-- Problem details --
Look through the records, and whenever a line includes the word "Logo", copy it.

[Records to use]

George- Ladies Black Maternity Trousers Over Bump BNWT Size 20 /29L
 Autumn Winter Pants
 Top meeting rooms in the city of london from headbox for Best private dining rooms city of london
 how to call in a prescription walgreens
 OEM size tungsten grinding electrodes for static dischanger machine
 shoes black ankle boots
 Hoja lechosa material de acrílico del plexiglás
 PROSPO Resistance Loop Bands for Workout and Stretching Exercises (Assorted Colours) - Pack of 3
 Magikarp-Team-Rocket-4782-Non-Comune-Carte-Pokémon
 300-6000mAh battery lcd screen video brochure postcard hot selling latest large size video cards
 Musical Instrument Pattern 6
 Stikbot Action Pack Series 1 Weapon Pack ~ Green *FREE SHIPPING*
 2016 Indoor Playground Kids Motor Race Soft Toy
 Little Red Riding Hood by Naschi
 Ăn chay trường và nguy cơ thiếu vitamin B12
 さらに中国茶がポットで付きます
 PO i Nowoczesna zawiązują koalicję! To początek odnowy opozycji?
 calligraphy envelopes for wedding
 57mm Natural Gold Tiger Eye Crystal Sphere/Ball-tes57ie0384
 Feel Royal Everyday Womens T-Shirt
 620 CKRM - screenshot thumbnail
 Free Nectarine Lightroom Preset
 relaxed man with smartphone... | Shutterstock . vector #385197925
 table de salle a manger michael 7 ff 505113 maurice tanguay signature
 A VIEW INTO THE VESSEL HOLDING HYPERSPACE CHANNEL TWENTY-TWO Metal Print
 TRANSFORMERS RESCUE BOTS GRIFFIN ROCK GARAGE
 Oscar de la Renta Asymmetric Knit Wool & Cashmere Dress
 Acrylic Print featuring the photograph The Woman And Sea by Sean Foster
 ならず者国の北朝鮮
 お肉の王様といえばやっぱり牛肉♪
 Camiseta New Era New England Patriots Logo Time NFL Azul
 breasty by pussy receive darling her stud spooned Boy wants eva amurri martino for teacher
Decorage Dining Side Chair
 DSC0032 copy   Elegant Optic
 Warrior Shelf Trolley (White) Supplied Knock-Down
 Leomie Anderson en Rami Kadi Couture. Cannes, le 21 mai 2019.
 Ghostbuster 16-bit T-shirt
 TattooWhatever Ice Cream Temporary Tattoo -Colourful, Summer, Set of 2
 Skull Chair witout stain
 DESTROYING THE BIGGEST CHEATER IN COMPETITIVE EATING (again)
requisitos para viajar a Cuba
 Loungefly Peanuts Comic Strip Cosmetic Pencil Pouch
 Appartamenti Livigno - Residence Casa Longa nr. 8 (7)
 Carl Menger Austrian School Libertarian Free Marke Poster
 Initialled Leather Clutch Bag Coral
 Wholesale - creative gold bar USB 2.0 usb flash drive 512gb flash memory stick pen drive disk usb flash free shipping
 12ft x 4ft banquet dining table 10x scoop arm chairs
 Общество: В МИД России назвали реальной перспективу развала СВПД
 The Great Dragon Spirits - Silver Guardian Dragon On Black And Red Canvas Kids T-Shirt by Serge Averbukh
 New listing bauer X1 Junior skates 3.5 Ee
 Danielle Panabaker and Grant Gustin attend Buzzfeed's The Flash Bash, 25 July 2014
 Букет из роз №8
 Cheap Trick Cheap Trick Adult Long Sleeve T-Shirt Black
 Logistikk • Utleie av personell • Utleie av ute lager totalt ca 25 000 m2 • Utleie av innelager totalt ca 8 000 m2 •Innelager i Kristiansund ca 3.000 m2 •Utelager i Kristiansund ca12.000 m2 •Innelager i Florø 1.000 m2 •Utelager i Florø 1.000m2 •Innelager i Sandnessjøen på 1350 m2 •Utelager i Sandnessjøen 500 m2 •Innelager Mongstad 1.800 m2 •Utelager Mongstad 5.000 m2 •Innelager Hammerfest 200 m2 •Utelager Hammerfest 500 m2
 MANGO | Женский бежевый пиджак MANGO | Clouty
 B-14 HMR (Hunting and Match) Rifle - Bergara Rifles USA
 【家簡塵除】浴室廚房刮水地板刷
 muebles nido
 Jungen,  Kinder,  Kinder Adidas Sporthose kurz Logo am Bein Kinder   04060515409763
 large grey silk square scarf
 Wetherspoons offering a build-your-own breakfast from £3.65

[/Records to use]

-- Completed exercise --
 Camiseta New Era New England Patriots Logo Time NFL Azul
 Jungen,  Kinder,  Kinder Adidas Sporthose kurz Logo am Bein Kinder   04060515409763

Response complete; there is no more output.